#### Given text ####

It turned out to be a naïve assumption to make. With the benefit of hindsight, however, King made sure to highlight the complexity of the issue.
“To be fair to the Navy, there was no easy fix. The carriers simply couldn’t be taken offline for the many weeks or months it would take to remove and replace these materials,” King said. “There was a war going on in 1991, and the Navy was needed across the globe.”
King’s first direct involvement with asbestos came after the war, when he served as the first lieutenant for his squadron in 1992–93. He described the position as the “janitor of the command,” in charge of keeping spaces clean and in good working order.
At the time, the squadron’s commanding officer wanted a new tile floor put into the ready room, where the squadron was briefed and debriefed for flight operations. When they investigated what it would take to do this, the squadron discovered three layers of old tile would have to be pulled first.
That required a special work order, and when the ship’s personnel removed a patch of tile for examination, it tested positive for asbestos.
It had been acceptable in the Navy to tile over asbestos, because in the minds of earlier commanders, that “fixed the problem in place.” But to get the old tile up now required a great deal of work and precaution. The military had begun to give asbestos abatement the attention it deserved.

####

Work task A » Check each statement against the passage about King and asbestos. Answer yes or no for each, and quote the exact words that decide it. (i) King was first lieutenant for his squadron in 1992–93. (ii) Two layers of old tile had to be pulled before the new floor could go in. (iii) The Navy had once considered it acceptable to tile over asbestos.
Work task B » From the passage about King and asbestos, reproduce the text word for word, starting with "At the time, the" and going on through "positive for asbestos.".
You won't need the rows that come next.

#### Supplied data ####

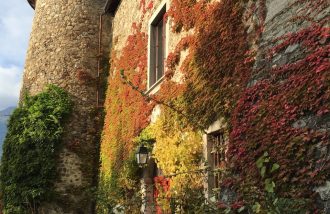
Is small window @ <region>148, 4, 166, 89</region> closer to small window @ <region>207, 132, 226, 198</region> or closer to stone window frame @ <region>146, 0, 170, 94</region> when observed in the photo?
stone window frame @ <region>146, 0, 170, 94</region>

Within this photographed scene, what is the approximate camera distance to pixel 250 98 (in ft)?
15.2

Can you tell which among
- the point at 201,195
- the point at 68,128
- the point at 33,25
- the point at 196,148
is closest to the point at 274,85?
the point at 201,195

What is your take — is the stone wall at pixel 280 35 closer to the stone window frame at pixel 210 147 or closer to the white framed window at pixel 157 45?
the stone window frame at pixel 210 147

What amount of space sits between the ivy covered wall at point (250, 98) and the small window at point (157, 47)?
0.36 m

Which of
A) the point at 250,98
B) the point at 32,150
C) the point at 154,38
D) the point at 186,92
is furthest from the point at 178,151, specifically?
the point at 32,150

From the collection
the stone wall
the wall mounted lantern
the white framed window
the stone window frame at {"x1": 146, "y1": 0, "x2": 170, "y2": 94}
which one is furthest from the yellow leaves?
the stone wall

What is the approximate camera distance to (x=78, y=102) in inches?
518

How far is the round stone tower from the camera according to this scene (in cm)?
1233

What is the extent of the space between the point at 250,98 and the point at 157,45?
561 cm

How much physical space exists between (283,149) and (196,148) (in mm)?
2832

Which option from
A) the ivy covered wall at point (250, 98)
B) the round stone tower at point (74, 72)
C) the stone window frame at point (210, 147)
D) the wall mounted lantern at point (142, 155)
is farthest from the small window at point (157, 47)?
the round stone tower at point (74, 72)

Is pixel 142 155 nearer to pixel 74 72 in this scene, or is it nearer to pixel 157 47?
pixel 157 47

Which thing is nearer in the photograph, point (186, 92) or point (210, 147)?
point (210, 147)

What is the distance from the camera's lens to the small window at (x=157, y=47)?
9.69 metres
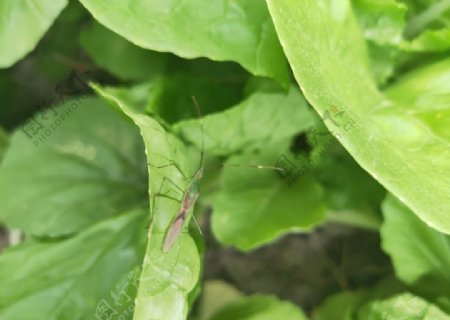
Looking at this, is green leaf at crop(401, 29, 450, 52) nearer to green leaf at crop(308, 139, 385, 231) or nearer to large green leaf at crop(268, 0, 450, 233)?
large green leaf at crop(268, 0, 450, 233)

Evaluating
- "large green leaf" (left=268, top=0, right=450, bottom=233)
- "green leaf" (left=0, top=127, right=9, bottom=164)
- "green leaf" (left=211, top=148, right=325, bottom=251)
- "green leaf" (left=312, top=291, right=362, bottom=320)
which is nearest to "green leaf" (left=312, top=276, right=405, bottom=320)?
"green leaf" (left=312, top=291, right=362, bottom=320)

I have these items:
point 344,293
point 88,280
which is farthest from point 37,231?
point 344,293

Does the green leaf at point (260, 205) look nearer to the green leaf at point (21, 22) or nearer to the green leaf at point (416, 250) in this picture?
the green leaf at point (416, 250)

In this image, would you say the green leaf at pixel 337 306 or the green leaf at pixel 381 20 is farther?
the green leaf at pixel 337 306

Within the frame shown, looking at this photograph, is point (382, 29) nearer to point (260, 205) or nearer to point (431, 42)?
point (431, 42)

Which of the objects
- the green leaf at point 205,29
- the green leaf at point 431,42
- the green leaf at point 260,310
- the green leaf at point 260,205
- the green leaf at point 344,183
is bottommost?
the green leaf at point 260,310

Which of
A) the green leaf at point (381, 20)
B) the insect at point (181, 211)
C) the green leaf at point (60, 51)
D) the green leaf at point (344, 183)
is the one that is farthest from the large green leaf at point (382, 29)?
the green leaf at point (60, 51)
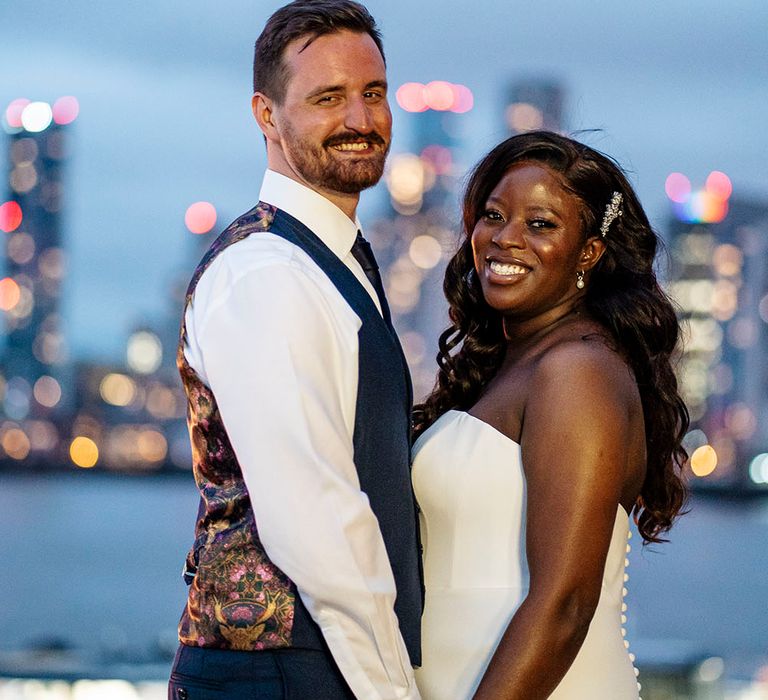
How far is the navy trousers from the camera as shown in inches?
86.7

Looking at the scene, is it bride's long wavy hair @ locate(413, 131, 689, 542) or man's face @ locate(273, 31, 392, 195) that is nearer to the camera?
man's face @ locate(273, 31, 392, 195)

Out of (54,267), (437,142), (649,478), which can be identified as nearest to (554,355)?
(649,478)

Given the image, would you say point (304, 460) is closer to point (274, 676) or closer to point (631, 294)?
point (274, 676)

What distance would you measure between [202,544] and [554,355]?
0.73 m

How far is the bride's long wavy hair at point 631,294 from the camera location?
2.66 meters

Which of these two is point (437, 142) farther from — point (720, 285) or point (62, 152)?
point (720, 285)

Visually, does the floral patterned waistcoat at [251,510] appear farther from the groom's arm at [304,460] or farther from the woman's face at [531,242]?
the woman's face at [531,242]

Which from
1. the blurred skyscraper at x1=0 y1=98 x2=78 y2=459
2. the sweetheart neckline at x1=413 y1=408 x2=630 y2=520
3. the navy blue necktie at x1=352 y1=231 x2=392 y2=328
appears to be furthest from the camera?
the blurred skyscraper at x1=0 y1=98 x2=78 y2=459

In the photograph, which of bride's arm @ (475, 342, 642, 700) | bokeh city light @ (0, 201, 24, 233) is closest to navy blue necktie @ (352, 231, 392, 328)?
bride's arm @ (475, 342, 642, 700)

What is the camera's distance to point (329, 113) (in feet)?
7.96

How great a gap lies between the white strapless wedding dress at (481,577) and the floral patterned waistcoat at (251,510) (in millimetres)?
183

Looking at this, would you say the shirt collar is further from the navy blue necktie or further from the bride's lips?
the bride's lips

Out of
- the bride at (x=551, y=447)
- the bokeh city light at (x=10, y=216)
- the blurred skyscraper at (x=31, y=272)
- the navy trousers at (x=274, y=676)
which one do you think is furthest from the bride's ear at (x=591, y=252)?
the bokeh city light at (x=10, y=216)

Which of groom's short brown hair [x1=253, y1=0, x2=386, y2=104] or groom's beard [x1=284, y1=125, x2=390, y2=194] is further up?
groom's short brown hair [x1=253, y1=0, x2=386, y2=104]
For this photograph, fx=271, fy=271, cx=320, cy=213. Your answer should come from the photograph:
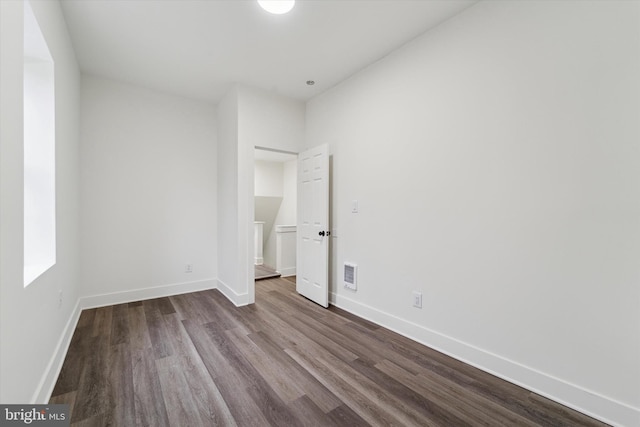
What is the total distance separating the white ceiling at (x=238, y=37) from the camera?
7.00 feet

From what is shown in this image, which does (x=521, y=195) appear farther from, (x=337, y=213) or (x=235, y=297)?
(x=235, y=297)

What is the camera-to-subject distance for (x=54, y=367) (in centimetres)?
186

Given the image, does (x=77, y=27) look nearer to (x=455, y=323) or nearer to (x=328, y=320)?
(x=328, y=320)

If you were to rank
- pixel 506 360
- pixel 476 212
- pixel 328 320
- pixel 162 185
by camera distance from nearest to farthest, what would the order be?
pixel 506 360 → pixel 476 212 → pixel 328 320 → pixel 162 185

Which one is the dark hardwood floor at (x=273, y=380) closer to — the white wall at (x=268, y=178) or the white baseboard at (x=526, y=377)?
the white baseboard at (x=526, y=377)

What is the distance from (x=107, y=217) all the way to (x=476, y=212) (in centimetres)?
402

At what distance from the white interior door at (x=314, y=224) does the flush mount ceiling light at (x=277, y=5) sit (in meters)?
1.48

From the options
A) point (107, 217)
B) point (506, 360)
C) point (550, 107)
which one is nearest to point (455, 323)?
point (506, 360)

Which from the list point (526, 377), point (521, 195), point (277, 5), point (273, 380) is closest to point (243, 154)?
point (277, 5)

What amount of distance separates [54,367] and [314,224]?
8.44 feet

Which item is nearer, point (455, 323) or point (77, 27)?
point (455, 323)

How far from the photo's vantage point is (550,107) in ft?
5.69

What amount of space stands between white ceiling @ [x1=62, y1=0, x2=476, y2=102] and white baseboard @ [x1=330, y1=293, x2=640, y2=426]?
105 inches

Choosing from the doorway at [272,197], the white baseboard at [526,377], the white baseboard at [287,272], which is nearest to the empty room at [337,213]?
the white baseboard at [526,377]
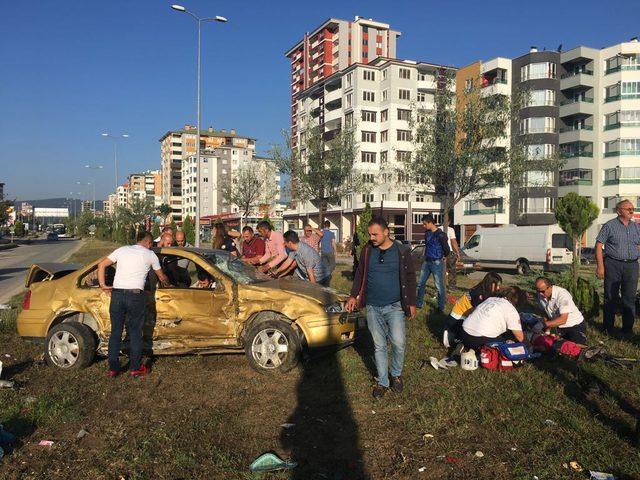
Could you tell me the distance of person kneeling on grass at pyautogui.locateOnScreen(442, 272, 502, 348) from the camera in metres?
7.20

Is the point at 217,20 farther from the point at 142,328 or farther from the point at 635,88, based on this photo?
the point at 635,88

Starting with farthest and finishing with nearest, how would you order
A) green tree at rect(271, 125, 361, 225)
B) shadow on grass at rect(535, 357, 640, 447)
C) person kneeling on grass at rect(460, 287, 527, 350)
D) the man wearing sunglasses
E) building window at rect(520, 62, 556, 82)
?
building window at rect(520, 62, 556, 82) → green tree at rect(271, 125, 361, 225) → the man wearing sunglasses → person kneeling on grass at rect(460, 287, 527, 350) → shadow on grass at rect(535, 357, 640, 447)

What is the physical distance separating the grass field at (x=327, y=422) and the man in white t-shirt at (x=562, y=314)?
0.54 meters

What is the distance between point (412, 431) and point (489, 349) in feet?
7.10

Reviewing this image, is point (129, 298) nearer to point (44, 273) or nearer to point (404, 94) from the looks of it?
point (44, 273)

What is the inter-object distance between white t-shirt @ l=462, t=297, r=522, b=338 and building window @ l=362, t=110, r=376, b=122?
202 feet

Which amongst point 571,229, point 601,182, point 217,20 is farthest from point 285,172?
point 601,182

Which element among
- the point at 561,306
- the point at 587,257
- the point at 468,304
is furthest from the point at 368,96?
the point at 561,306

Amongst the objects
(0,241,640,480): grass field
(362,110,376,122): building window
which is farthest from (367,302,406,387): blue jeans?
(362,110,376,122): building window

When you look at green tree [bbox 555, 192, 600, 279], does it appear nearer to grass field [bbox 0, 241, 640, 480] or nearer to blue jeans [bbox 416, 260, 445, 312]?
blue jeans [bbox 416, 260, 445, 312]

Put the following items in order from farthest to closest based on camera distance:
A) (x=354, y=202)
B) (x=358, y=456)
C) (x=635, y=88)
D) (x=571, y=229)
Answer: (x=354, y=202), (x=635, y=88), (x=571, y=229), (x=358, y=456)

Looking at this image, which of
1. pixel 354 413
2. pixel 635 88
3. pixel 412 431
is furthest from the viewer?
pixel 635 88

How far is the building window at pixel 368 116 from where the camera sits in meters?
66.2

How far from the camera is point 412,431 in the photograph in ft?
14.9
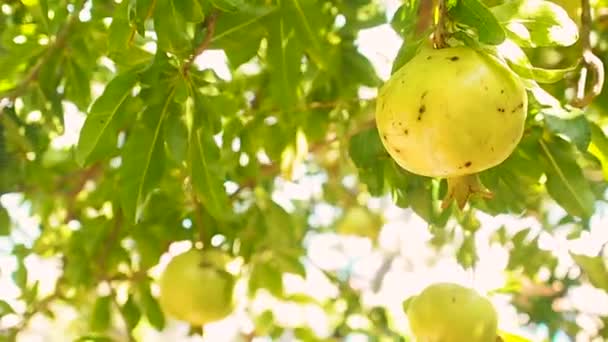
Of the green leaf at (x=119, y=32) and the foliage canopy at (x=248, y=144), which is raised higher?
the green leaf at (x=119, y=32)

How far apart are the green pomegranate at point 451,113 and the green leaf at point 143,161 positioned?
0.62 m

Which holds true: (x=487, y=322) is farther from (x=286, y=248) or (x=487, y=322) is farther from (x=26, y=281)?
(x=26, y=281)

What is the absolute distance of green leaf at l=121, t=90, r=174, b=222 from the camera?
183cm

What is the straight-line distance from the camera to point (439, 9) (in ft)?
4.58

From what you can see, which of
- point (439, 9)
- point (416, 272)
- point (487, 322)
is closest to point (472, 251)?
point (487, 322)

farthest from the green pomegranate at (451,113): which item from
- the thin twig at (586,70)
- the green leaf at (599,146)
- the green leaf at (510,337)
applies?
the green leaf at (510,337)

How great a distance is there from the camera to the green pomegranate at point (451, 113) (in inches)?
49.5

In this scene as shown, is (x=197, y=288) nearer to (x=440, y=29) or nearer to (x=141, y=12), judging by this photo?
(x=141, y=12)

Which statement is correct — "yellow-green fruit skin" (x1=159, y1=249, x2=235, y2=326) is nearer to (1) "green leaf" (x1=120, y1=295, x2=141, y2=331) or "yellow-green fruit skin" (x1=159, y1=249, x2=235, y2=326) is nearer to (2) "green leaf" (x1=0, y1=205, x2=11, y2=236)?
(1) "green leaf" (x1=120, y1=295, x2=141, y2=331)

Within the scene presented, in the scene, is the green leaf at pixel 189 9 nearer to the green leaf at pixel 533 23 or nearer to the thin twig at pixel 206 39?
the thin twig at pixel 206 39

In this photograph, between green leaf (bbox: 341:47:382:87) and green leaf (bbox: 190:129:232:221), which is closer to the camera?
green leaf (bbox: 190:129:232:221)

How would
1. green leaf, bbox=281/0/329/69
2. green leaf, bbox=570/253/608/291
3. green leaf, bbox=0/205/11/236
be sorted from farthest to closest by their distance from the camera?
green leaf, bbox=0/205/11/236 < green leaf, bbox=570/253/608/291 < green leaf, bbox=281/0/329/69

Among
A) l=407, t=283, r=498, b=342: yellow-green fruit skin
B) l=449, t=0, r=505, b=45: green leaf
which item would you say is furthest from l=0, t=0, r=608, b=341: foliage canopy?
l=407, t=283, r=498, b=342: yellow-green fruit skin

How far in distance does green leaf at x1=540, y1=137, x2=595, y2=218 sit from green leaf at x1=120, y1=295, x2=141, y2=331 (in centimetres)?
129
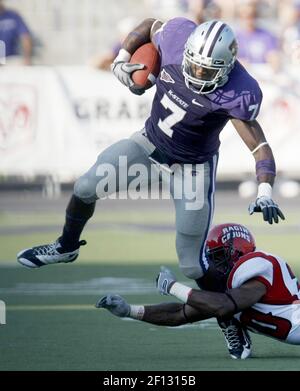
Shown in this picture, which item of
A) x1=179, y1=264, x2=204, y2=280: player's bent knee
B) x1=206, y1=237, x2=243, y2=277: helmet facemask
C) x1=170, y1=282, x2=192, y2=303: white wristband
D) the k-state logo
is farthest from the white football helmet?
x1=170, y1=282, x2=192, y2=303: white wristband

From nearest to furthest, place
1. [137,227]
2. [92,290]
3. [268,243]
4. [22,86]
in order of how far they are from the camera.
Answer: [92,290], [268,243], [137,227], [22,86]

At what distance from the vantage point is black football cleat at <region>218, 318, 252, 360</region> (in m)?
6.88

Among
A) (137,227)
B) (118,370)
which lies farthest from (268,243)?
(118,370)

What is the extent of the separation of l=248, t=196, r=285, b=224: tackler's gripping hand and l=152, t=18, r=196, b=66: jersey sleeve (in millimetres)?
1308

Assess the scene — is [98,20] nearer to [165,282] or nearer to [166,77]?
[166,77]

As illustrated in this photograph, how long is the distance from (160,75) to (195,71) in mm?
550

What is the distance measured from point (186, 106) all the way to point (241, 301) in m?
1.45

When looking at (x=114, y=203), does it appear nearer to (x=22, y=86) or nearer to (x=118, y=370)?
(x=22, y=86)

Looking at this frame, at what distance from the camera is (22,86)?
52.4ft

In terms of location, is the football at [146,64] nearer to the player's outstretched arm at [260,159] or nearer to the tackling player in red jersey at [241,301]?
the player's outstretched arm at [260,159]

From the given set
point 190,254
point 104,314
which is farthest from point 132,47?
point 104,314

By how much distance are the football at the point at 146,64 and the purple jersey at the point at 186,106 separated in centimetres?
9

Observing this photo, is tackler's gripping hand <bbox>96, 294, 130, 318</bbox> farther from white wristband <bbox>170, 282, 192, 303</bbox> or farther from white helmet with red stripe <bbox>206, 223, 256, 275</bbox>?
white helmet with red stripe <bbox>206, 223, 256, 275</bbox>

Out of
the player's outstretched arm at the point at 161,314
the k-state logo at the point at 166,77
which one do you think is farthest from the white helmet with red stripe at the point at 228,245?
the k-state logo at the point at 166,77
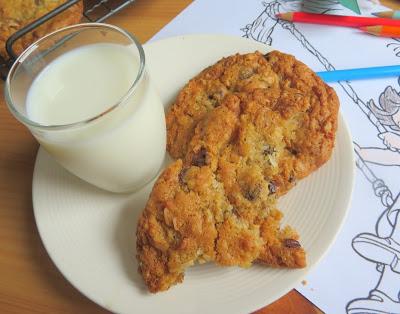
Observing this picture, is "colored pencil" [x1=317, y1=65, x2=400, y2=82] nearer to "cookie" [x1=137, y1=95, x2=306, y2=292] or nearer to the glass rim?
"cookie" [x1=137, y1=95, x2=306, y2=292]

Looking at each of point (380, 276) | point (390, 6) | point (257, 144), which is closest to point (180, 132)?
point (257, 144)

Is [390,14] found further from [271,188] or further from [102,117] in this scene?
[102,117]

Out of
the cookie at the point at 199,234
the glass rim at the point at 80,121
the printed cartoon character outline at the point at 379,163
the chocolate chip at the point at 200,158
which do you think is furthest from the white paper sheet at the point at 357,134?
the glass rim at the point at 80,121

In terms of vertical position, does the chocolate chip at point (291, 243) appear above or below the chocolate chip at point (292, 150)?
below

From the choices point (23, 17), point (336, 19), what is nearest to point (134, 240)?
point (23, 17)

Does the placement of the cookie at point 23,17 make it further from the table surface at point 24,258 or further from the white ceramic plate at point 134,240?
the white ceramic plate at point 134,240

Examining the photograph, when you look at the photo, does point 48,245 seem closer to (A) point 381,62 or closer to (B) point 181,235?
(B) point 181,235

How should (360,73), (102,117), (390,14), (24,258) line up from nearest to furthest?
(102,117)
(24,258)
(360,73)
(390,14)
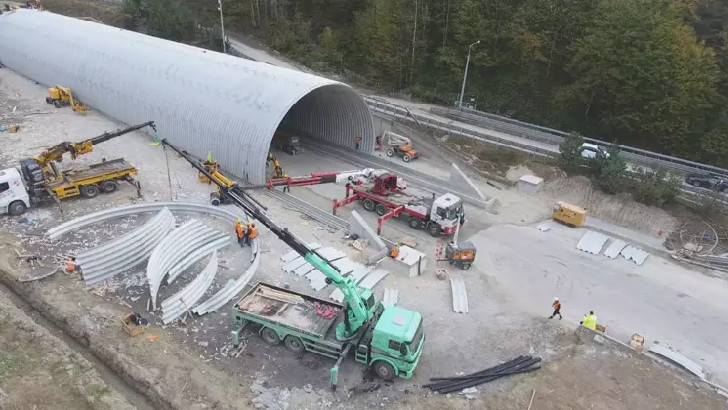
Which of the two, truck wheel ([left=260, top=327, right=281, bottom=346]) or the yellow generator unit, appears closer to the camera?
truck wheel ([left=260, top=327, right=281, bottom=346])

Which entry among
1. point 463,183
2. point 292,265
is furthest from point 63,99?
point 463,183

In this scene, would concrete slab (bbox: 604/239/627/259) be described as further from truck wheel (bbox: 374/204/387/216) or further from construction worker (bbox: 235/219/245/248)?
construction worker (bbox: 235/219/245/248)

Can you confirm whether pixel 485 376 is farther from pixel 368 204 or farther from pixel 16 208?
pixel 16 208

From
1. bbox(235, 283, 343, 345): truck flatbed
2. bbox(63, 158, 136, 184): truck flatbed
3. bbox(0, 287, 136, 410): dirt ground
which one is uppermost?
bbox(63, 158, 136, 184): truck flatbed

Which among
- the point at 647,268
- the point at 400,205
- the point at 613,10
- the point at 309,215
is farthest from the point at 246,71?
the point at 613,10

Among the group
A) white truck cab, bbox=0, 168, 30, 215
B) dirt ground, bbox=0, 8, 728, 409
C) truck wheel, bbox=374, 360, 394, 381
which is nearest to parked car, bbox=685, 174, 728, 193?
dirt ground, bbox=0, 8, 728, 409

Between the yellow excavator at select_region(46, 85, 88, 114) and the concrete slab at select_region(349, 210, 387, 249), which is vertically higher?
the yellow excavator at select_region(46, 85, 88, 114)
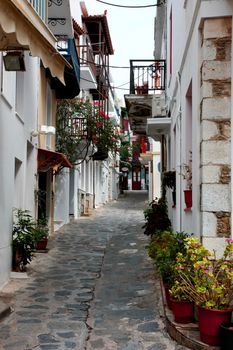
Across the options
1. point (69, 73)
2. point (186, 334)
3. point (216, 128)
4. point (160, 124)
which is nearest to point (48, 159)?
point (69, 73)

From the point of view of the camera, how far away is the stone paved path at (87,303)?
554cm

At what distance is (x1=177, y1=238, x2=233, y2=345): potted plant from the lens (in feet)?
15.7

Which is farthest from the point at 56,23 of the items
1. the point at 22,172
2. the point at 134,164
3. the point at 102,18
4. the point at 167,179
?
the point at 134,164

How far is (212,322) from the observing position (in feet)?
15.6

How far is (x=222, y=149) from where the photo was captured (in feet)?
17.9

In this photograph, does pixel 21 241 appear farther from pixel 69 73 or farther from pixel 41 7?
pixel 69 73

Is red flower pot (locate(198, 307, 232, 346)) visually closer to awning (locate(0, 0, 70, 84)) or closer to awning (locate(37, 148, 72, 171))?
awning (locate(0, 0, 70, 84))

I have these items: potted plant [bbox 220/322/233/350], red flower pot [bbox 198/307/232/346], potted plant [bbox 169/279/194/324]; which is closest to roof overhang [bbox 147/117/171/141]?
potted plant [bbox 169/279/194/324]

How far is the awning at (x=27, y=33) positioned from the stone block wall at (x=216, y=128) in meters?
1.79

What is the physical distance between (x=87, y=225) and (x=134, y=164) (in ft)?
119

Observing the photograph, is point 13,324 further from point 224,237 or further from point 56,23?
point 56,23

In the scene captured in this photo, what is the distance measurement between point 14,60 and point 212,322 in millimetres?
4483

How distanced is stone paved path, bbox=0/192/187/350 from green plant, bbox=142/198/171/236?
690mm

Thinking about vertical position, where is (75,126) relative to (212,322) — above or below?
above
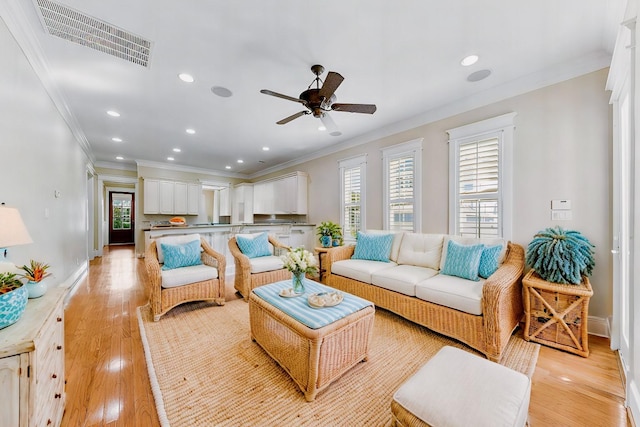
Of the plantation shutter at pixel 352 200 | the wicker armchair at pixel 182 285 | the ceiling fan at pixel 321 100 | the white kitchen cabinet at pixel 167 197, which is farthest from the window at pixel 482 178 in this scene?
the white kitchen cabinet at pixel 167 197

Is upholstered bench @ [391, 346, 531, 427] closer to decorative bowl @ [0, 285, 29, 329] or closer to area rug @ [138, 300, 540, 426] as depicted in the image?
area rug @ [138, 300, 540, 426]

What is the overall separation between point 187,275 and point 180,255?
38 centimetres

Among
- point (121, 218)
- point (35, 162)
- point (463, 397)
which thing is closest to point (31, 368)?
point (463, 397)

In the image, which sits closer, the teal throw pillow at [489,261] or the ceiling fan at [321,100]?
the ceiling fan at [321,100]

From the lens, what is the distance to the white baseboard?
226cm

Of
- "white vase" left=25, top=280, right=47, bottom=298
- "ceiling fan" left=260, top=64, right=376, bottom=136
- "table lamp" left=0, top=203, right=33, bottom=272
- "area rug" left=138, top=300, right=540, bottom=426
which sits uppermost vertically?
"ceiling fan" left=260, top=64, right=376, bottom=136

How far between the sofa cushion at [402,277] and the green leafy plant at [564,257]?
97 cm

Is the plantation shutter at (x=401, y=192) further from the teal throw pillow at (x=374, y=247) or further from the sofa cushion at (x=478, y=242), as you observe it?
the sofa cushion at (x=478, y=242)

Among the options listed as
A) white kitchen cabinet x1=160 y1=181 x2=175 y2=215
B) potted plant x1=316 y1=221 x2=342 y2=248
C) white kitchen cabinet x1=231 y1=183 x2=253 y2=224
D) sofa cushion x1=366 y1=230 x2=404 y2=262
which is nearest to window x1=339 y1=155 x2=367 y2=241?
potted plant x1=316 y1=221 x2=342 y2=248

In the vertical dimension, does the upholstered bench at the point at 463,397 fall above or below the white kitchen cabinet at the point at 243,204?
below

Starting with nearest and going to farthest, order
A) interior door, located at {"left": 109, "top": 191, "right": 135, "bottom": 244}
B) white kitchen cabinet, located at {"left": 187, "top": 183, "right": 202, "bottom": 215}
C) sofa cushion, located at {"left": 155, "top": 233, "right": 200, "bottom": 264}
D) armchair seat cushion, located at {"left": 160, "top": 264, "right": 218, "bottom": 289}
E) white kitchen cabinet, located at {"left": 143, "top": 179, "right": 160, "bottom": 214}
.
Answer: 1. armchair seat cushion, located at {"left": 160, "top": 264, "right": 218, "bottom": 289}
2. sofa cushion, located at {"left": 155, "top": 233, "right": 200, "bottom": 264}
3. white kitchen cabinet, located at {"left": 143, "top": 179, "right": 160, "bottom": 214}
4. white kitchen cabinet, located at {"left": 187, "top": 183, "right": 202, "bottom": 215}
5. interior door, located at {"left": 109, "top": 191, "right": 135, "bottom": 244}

####

Task answer A »
(i) Yes: "he served as the first lieutenant for his squadron in 1992–93"
(ii) No: "three layers of old tile would have to be pulled first"
(iii) Yes: "It had been acceptable in the Navy to tile over asbestos"

Task answer B »
At the time, the squadron’s commanding officer wanted a new tile floor put into the ready room, where the squadron was briefed and debriefed for flight operations. When they investigated what it would take to do this, the squadron discovered three layers of old tile would have to be pulled first.
That required a special work order, and when the ship’s personnel removed a patch of tile for examination, it tested positive for asbestos.